Thank you for reading,
x
Elli

Introducing JR

One of the artists that I have been shamelessly following on every social media platform is JR

JR of course is the pseudonym used by the photographer/artist whose identity is still not confirmed. JR describes himself as a photograffeur and states that “the street is the largest art gallery in the world“. The artist is best known for flyposting large black and white images in public locations all around the world, using a similar technique to the appropriation of the build environment by graffiti artists.  His work combines art and action and deals with the concept of freedom, commitment, identity and personal limits. 

I can probably go on and on and on, trying to explain what it is that makes me so interested by JRs work.
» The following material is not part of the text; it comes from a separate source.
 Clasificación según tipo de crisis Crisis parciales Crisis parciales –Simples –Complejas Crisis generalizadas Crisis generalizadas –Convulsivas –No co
I like the fact that he exhibits his work on the streets rather than inside a gallery/museum space. In this way, people who are not the typical museum visitors get to experience art by walking down the streets of their neighbourhood. JR successfully manages to make his works a part public locations, therefore, a part of our everyday life.  The photographs he uses manage to convey strong emotions: Happiness, sadness, loneliness, anger, despair, devotion, whatever the emotion is, it comes alive through his works and has a great impact on the viewer – at least it does to me. His photographs speak to me – make me stop and think –

I am truly inspired by his work, and I don’t think that I can make you understand where that comes from. it is probably because I have read way too many articles about him and have followed his artistic career for years. The only thing I can do is show you some of his work, through videos & photographs. I really hope that you take the time to understand his work.
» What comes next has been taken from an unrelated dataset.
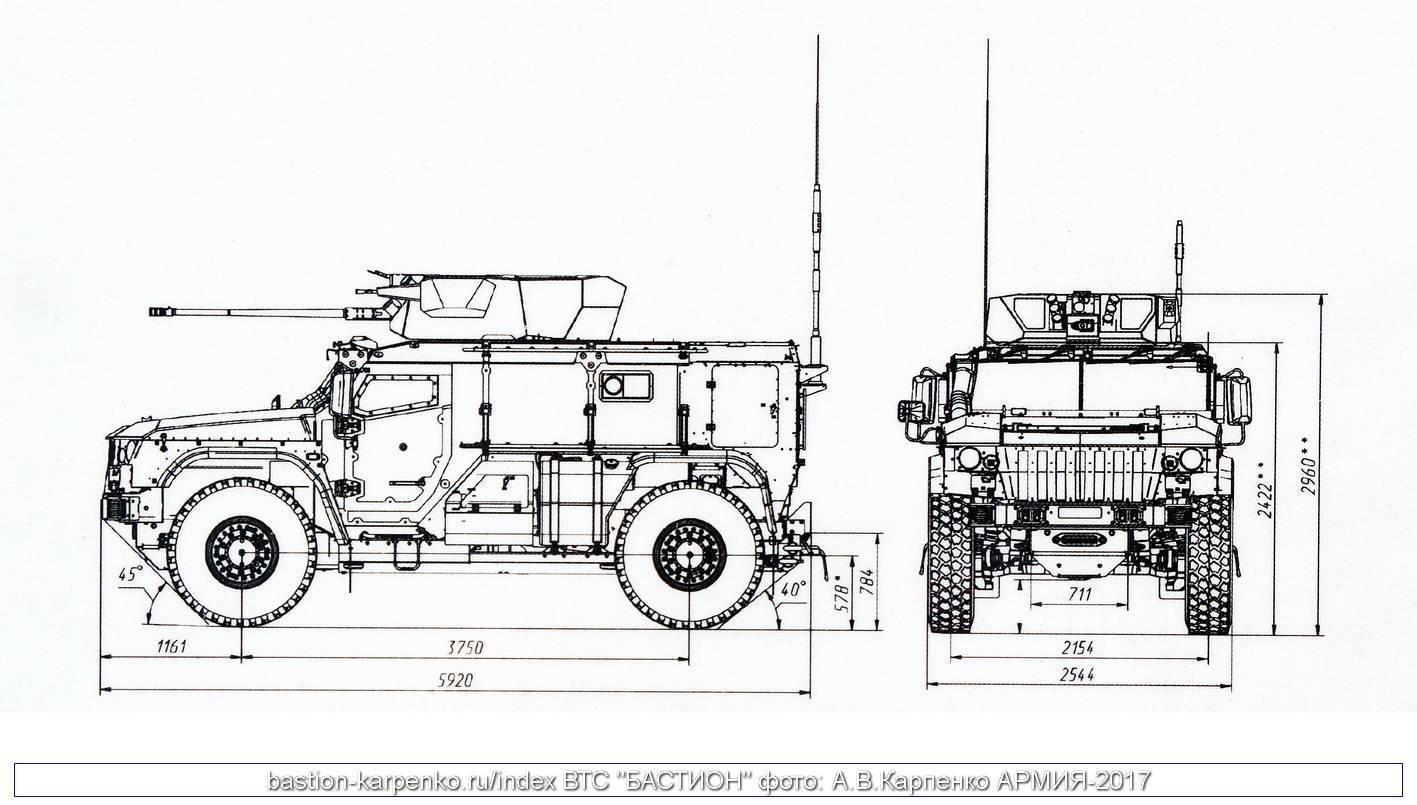 Импортозамещение готово к маршу? разведывательная машина «тайфун-к» 4х4 камаз-53949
Here is a great Introductory video that illustrates JRs work and vision
“The INSIDE OUT movie focuses on international communities involved in the INSIDE OUT Project: their story, their sorrow, their hope. Searching for what is common in their motivation, the movie will try to come closer to what is universal: human feelings”

The following Video is the teaser of the film “Les Bosquets”, one of  JRs most recent projects

“The film Les Bosquets brings the audience in a place where art and the power of image interweave. Based on the story of Ladj Ly and the performance of the ballet Les Bosquets of New York City Ballet (2014) inspired by the riots in the French suburbs in 2005, JR reveals its experience in the ghetto of Montfermeil where he created his first project, Portrait of a Generation. This film is a continuation of this 10 years project, for which he uses various means of expression and narration : video archives, choreography and testimony. This short film will be presented exclusively in galleries and museum shows”.

This is the trailer for ELLIS, a short film starring Robert De Niro,written by Eric Roth,directed by JR.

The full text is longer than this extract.